Undead death. Memory retained. Memory lost. Souls spent. Souls preserved.
The difference was too clean to be coincidence, and coincidence in a death tower was usually just someone else’s trap wearing cheap makeup.
“I could make a rough estimate,” Ludwig turned only his head toward the palace, “That bastard only remembers when I die in Living Vessel, and when I die in Undead form, he forgets everything. The death in Living Vessel doesn’t cost souls, dying as an Undead does burn through them.”
Pride remembered the version of him that died outside the normal cost. The Tower, or Pride, or something wearing the Tower’s authority like stolen robes, treated the two deaths differently.
Living Vessel created continuity.
Undeath burned resources and reset Pride’s awareness.
That meant there were rules. Twisted rules, unfair rules, possibly suicidal rules, but rules all the same.
And rules could be bent, broken, or used to stab the owner if one had enough spite and very little concern for personal comfort.
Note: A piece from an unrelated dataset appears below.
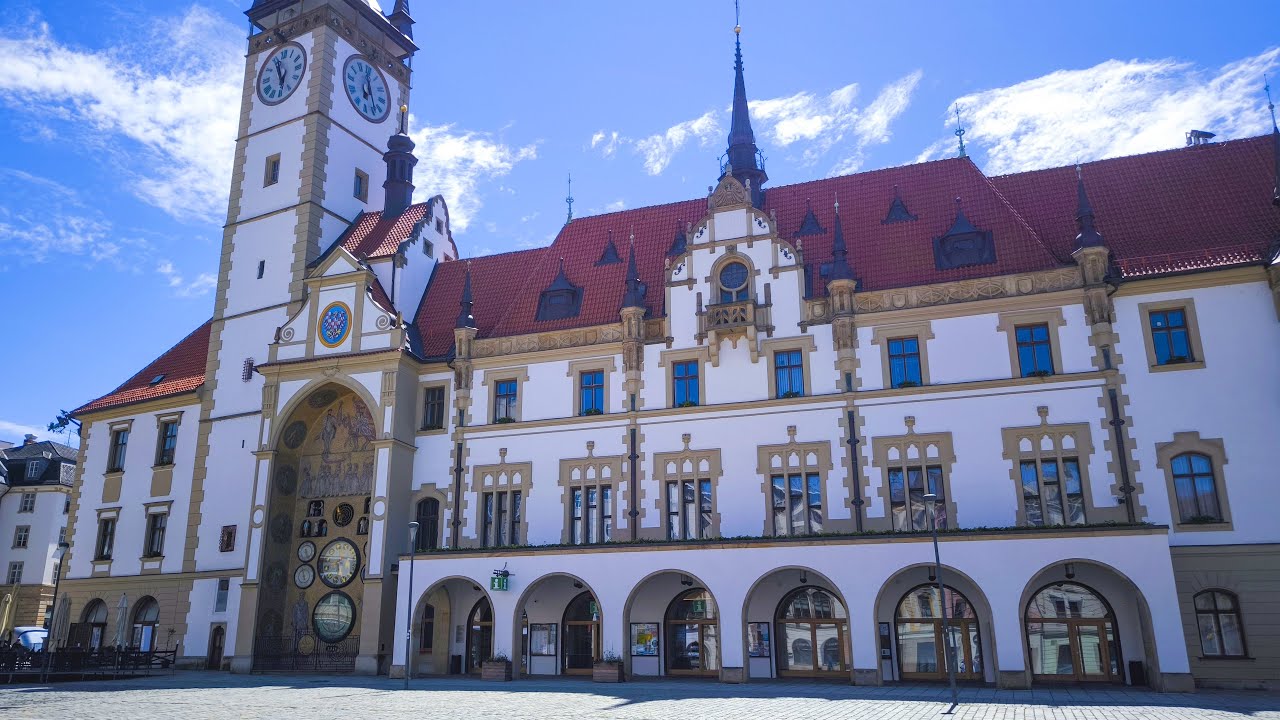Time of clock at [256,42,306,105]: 5:56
Ludwig stood up, “Someone is interfering with Return by death…” The words left his mouth as his weight shifted fully onto his feet, and the atmosphere changed almost immediately.
It was not a dramatic rumble at first, not some grand declaration from the heavens. It was more like the air noticed he had said something important and tightened around him.
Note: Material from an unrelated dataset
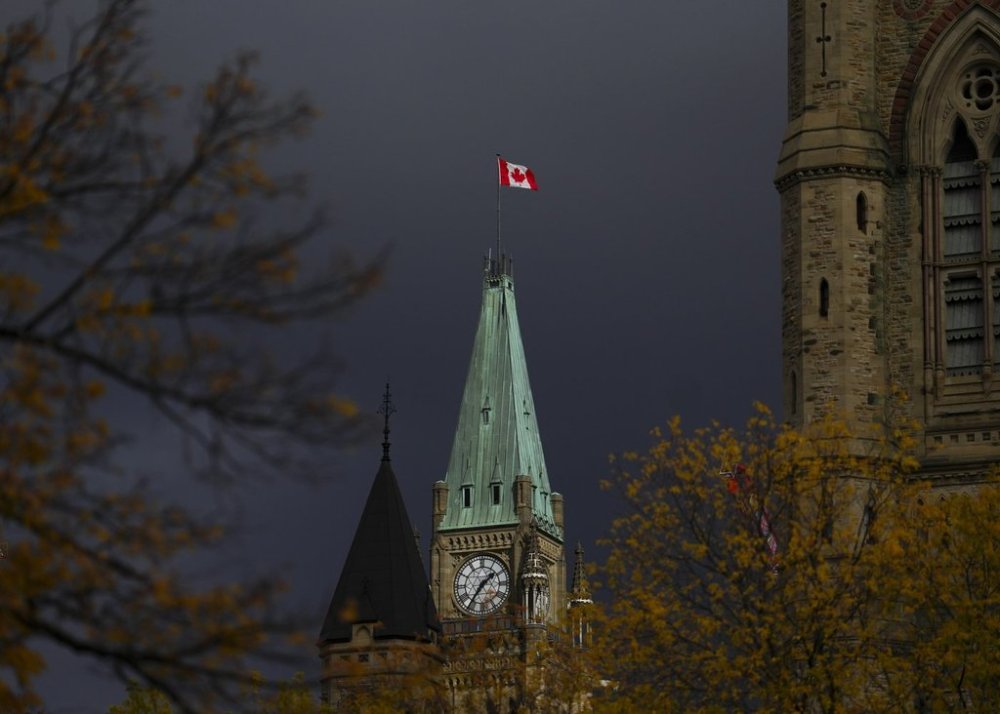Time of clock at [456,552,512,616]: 1:36
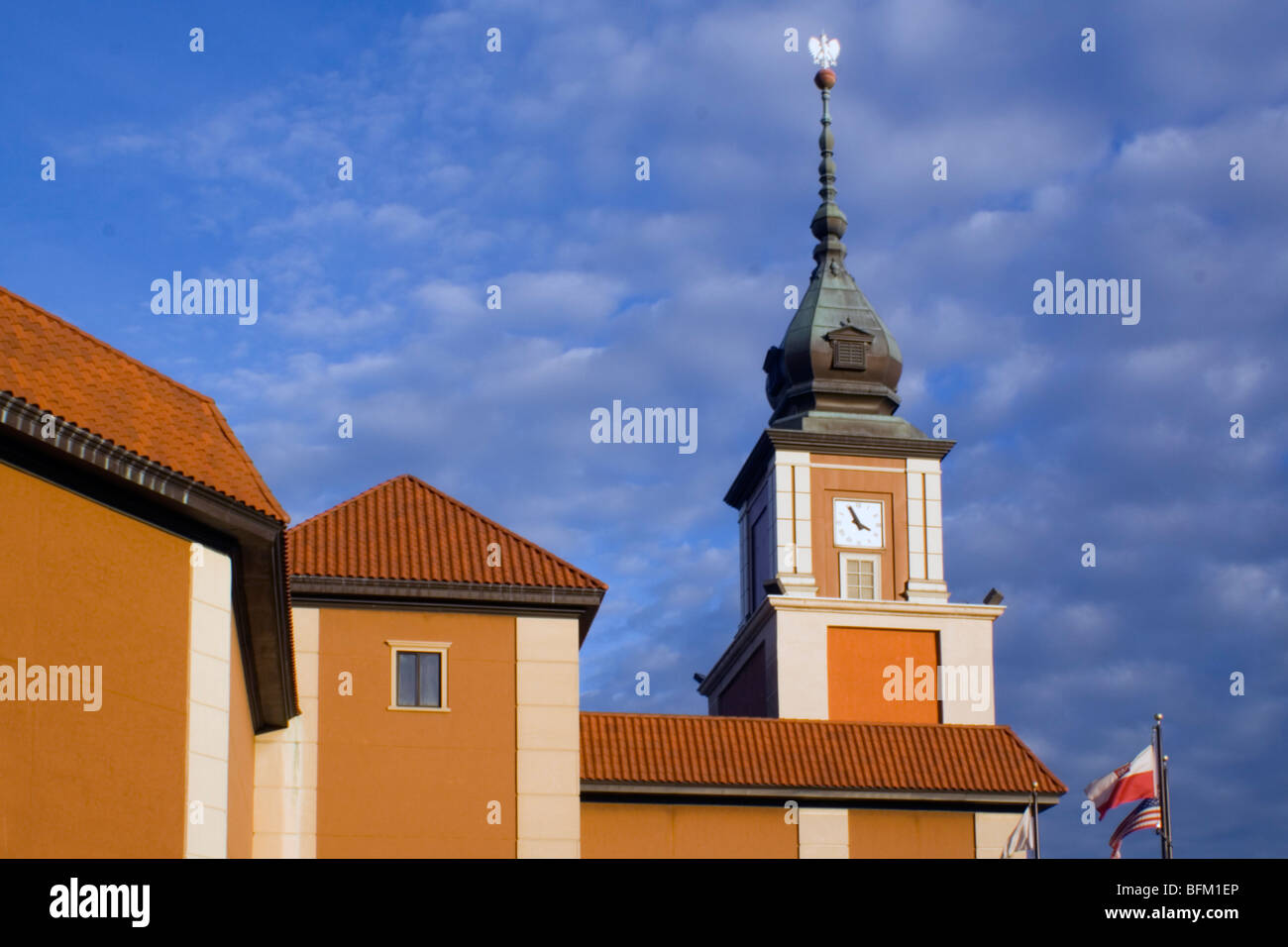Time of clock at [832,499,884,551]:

The palace seemed to loom a little closer, its gate-like presence above the stairs suddenly heavier in his vision.
Then the system answered.
[Quest Update!]
[Treachery]
Necros as has realized through you, his proxy, that the Tower of Trials is interfering in matters regarding Death.
Destroy the Tower of Trails!
Reward: Shard of Darkness.
***
“Huh? Destroy,” Ludwig looked up, “Are you mad? How the fuck can I destroy this? Didn’t hear that the last guys that tried to take control of this tower were obliterated? Ninth level mages mind you!”
His head tilted back toward the enormous structure, and the sheer scale of it made the quest feel less like an objective and more like someone had handed him a spoon and told him to empty the ocean before lunch.
Ludwig could not even begin to understand what Necros was asking him to do. Nor the enormity of such a task. Or the impossibility of it.